Objective Degree of carotid stenosis is an important predictor to assess risk of stroke. Systolic velocity-based methods for lumen diameter and stenosis measurement are subjective. Image-based methods face a challenge because of low gradients in media and intima walls. Methods This article presents AtheroEdge™ 2.0, a two-stage process for automated carotid lumen diameter measurement that combats the above challenges. Stage one uses spectral analysis based on the hypothesis that far-wall adventitia is brightest. Stage two uses lumen pixel region identification based on the assumption that blood flow has constant density.
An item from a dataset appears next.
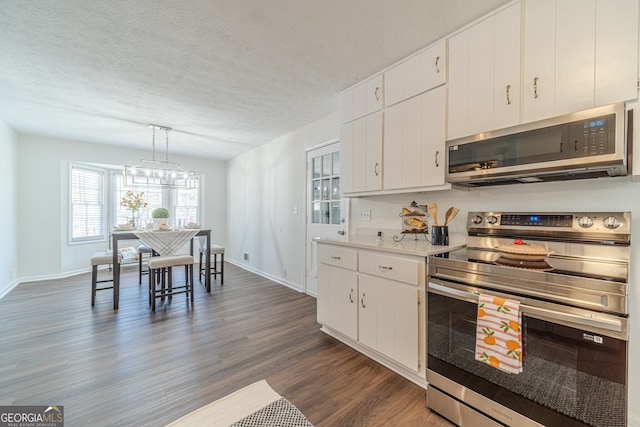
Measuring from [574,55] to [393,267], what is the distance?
5.21 feet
Using global and local processing, lumen boundaries are detected. This clinical system outputs lumen diameter along with stenosis severity index (SSI). Results Our database consists of institutional review board–approved 202 patients (males/females: 155/47) left and right common carotid artery images (404 images, Toshiba scanner). Two trained neuro radiologists performed manual lumen border tracings using ImgTracer™ software. The coefficient of correlation between automated and two manual readings was 0.91 and 0.92. Dice similarity and Jaccard index were 95.82%, 95.72% and 92.10%, 91.92%, respectively. The mean diameter error between automated and two manual readings was 0.27 ± 0.26 and 0.26 ± 0.28 mm, respectively. Precision of merit was 98.05% and 99.03% with respect to two readings. SSI showed 97% accuracy. Conclusions The image-based automated carotid lumen diameter and stenosis measurement system is fast, accurate, and reliable.